Besides that, like I said, I know that learning how to write code is going to be difficult to me. I've had a few false starts on that trail (though I did get an A in that Java class in college - but it's allllllll forgotten, except things like sitting in the computer lab next to Nate, or the joy of seeing the stupid GUI work for the first time, or feeling very self conscious about being the only woman in my class..).

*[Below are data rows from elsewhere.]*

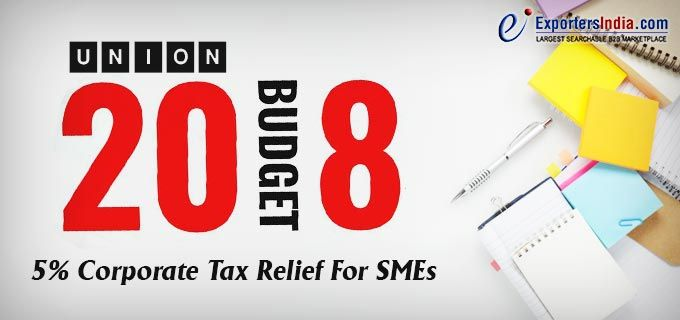 Union Budget 2018: 5% Corporate Tax Relief for SMEs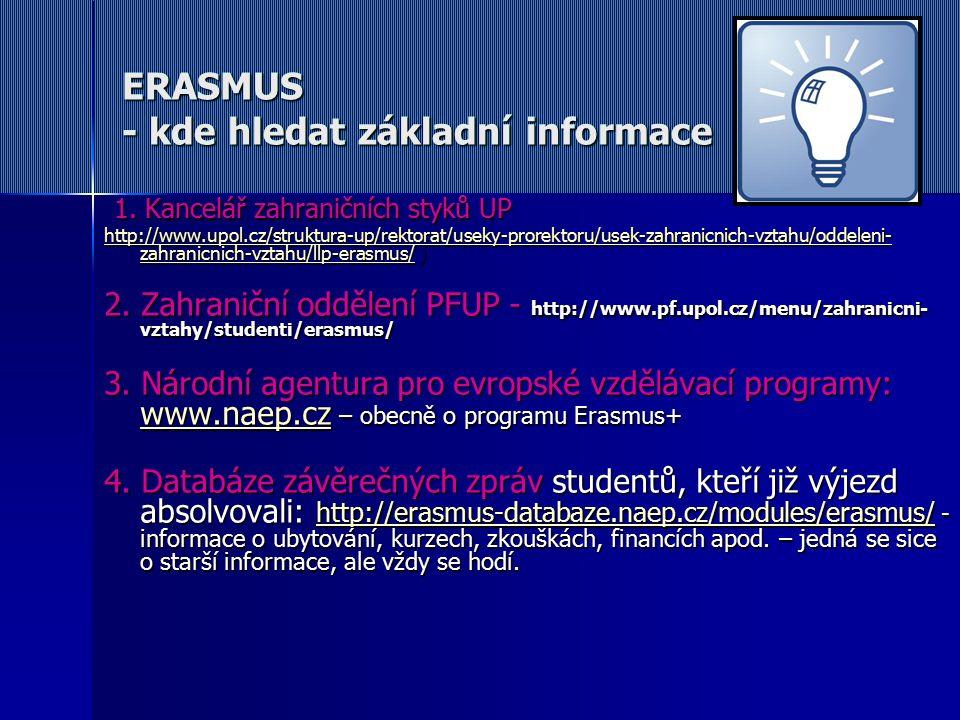 Postup - Erasmus 1) E-mail od hostitelské univerzity s informacemi a požadavky 2) Online přihlášení (Online Application/Application Form) 3) Vyplnění Learning agreementu – výběr předmětů, které budete studovat včetně tabulky uznání 4) Acceptance Letter od partnerské univerzity (ne všechny je zasílají!) 4) Ubytování 5) Splnit své povinnosti za daný ročník do stanoveného termínu: začátek září 2016 (mimo 5.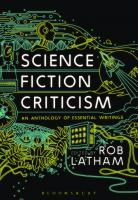Science Fiction Criticism: An Anthology of Essential Writings  1474248624, 9781474248624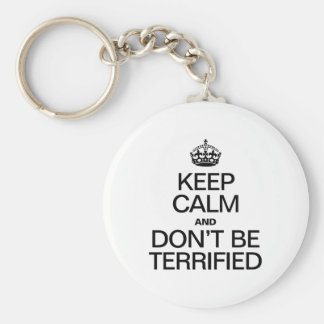 KEEP CALM AND DON'T BE TERRIFIED KEYCHAINS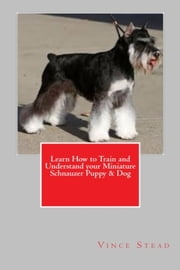 Learn How to Train and Understand your Miniature Schnauzer Puppy & Dog ebook by Vince Stead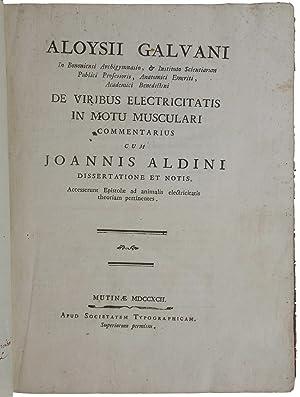 De viribus electricitatis in motu musculari commentarius: GALVANI, Luigi.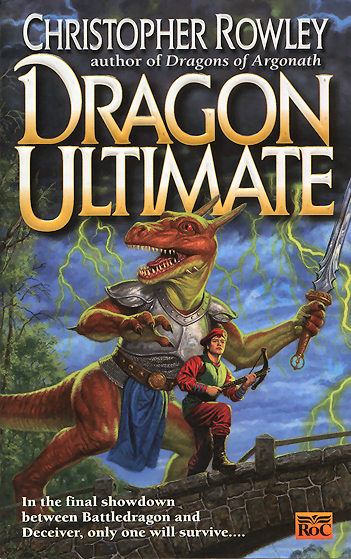 Dragon Ultimate (Bazil Broketail, #7)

It's abstract. It's not intuitive. It is very logical, and I know that I struggle with organizing my thoughts that way. It takes me time and a lot of effort. My 8 year old son, of his own ambition, decided to learn python through Khan Academy. I'm still at the point where I can help him when he gets so frustrated he can't work his way through the tutorials ("Hmm. I think you need to call the variable inside the function. Try putting it there [points] instead." "Mom! You're the best!") but that is not going to last very long, and I know it.
</tangent>
I've been reading some very interesting academic articles about Second Language Acquisition. There's this big theory out there called the "input hypothesis" which basically is that SLA depends on the input being just a teeeeeeny tiny bit beyond your capacity. I have vague memories about learning about this in college, too. It's logical. There is also a lot of support of read-read-read-read-read-read-read-read-read for SLA. Just, read everything you can. That is not the current plan. The next version of my plan is going to look a lot different.
I had been feeling really frustrated because the second that my emotional limitations felt like they were lifted from me, I found myself surrounded by some very real physical limitations. I have five children, it's summer, my mom was not around to watch them at all - my days have been completely consumed in childcare and housework. I don't hate it, and at the same time, I'm looking forward to September when school starts again.
I did what I could to try to work my way through my really ridiculous spreadsheet. I started with the tasks that were the easiest to do alone. Part of the problem is that even though emotionally I feel so much better, it's still really difficult to communicate with my Czech collaborators (almost all of whom I haven't spoken to in weeks). But this week, I finally managed to drop some of them a line and vaguely explain where I've been, ascribing it to a serious health problem. Mental health is still health, even though it feels so... much... not. Ughh.
Whatever kind of collaboration is in store for me this summer, it's almost certainly mostly going to be asynchronous. I mean, it's going to have to be (see point about having five children).
In the end, I decided that I'm not going to give up this plan, in spite of its flaws. I already modified it to be much, much fewer words/"unit". I just want to work my way through it. Maybe that's just because of pride, but I don't really care; I want to finish something I start, especially when it's something like this. When this is over, I will move on to A5, which I think is going to be a lot simpler in design, and involve a lot more reading and watching films or TV shows (which are shorter, which is an advantage).
If I could program, I would write a program that would automate finding the frequency of words in SkELL. I don't even care what kind of output it would be. Copy and pasting 120 values from a single table into a spreadsheet would be a cinch compared to looking up 120 different words and doing it one at a time.